__Text to read__.
(begin)

By: Hamna Shakeel
An economic corridor built on code and capital is quietly formalizing across the Arabian Sea. Following the enactment of the landmark Virtual Assets Act of 2026, the State Bank of Pakistan (SBP) issued BPRD Circular Letter No. 10 of the same year, which would dismantle an eight-year blanket prohibition on digital asset banking – fundamentally re-engineering the pipeline connecting Pakistan’s high-density software engineering pools with the institutional capital engines of the Gulf Cooperation Council (GCC).
For nearly a decade, the financial pipeline between Karachi, Dubai, and Riyadh operated under severe structural friction. While Pakistani developers built core infrastructure for global distributed ledger technology (DLT) projects, their earnings were largely obscured within the peer-to-peer (P2P) gray market or routed through cumbersome corporate proxies in the Gulf.
This new framework establishes a legal bridge, superseding the long-standing restrictions originally enforced under the State Bank of Pakistan’s BPRD Circular No. 03 of 2018 and officially ending the nation’s eight-year isolation from the traditional banking system.
It furthermore authorizes commercial lenders to open dedicated, non-interest-bearing Client Money Accounts (CMAs) denominated in Pakistani Rupees (PKR), specifically designed to custody fiat funds for licensed Virtual Asset Service Providers (VASPs) under strict anti-money laundering frameworks.

(end)

__Problems to work on__.
[a] Summarize the text on Pakistan's digital asset banking rules in two sentences.
[b] List every abbreviation that the text on Pakistan's digital asset banking rules spells out in full, giving each one with its full form.
[c] Set down the passage of the text on Pakistan's digital asset banking rules word for word, starting with "For nearly a" and going on through "traditional banking system.".
Rely on the text alone for this work.

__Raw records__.
(begin)

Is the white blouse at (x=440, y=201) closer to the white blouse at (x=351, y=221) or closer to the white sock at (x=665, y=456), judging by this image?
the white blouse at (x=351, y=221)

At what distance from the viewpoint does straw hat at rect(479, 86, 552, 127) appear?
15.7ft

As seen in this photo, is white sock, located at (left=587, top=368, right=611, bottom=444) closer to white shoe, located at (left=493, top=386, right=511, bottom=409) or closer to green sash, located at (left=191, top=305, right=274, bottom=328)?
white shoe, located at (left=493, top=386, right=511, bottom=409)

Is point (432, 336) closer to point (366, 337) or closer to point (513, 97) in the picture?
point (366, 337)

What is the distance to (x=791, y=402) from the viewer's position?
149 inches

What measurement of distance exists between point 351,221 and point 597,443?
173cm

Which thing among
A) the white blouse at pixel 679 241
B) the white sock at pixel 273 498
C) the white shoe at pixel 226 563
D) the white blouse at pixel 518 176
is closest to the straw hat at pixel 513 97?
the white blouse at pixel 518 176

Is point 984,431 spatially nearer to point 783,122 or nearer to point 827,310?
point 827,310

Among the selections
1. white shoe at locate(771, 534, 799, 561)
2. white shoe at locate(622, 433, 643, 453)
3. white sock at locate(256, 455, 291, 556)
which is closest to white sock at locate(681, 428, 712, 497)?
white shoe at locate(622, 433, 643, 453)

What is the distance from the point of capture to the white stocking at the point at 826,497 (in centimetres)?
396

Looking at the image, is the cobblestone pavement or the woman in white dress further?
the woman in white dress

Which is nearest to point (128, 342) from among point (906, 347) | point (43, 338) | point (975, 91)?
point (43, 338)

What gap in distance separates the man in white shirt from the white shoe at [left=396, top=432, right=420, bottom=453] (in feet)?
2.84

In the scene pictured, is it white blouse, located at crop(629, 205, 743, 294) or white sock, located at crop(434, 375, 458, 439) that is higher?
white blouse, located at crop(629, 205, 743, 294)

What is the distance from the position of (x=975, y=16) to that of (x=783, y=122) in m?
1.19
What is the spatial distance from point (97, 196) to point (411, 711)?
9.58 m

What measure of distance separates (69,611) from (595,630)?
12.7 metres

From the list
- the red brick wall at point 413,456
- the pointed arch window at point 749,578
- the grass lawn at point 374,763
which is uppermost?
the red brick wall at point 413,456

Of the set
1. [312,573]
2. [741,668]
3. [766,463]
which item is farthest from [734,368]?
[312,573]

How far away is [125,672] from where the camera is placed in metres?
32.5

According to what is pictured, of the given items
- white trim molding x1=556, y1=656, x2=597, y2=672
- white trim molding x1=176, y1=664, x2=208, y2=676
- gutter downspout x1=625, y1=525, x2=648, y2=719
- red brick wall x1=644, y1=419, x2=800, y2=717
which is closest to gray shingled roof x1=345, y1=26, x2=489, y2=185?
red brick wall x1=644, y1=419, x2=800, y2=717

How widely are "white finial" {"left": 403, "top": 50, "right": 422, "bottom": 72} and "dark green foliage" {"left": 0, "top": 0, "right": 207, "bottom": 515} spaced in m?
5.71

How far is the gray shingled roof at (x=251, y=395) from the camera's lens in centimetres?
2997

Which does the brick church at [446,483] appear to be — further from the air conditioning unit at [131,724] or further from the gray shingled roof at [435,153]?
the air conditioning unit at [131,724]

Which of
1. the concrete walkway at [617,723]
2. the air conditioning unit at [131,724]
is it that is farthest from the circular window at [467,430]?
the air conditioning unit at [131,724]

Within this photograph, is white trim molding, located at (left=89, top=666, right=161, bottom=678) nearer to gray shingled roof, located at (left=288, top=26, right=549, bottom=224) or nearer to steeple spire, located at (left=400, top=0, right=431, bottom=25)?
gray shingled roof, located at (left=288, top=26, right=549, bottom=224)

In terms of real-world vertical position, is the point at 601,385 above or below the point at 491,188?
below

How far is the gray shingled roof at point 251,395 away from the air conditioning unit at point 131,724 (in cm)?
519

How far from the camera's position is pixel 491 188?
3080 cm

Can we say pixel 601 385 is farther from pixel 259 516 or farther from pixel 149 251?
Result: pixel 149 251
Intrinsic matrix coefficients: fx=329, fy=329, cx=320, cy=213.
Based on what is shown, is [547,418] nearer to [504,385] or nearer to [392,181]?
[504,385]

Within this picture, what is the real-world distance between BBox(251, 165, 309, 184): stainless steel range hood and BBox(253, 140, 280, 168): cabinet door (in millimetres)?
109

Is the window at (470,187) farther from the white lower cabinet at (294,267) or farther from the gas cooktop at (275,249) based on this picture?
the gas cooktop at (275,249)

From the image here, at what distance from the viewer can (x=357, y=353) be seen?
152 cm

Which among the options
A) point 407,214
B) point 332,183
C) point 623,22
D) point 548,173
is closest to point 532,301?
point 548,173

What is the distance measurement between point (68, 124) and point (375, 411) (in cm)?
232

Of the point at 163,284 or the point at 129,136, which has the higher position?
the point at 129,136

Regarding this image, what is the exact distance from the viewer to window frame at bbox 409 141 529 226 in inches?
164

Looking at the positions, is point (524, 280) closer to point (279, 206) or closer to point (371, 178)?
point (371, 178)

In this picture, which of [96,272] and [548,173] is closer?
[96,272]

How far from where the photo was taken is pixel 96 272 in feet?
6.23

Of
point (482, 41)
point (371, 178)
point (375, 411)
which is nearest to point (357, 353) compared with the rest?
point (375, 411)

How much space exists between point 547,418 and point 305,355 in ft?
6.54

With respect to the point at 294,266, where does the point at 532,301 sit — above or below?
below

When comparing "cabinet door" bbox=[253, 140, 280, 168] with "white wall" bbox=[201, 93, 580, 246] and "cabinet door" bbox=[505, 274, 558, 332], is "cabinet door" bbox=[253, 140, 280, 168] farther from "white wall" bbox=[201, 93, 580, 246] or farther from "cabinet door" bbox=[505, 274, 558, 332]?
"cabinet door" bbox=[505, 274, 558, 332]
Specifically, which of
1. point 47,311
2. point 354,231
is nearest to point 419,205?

(end)

__Answers to the tasks__.
[a] After the Virtual Assets Act of 2026 was enacted, the State Bank of Pakistan issued BPRD Circular Letter No. 10 of 2026, which ends the eight-year blanket prohibition on digital asset banking first enforced under BPRD Circular No. 03 of 2018. The framework authorizes commercial lenders to open non-interest-bearing Client Money Accounts in Pakistani Rupees to custody fiat funds for licensed Virtual Asset Service Providers under strict anti-money laundering frameworks.

[b]
- SBP: State Bank of Pakistan
- GCC: Gulf Cooperation Council
- DLT: distributed ledger technology
- P2P: peer-to-peer
- CMAs: Client Money Accounts
- PKR: Pakistani Rupees
- VASPs: Virtual Asset Service Providers

[c]
For nearly a decade, the financial pipeline between Karachi, Dubai, and Riyadh operated under severe structural friction. While Pakistani developers built core infrastructure for global distributed ledger technology (DLT) projects, their earnings were largely obscured within the peer-to-peer (P2P) gray market or routed through cumbersome corporate proxies in the Gulf.
This new framework establishes a legal bridge, superseding the long-standing restrictions originally enforced under the State Bank of Pakistan’s BPRD Circular No. 03 of 2018 and officially ending the nation’s eight-year isolation from the traditional banking system.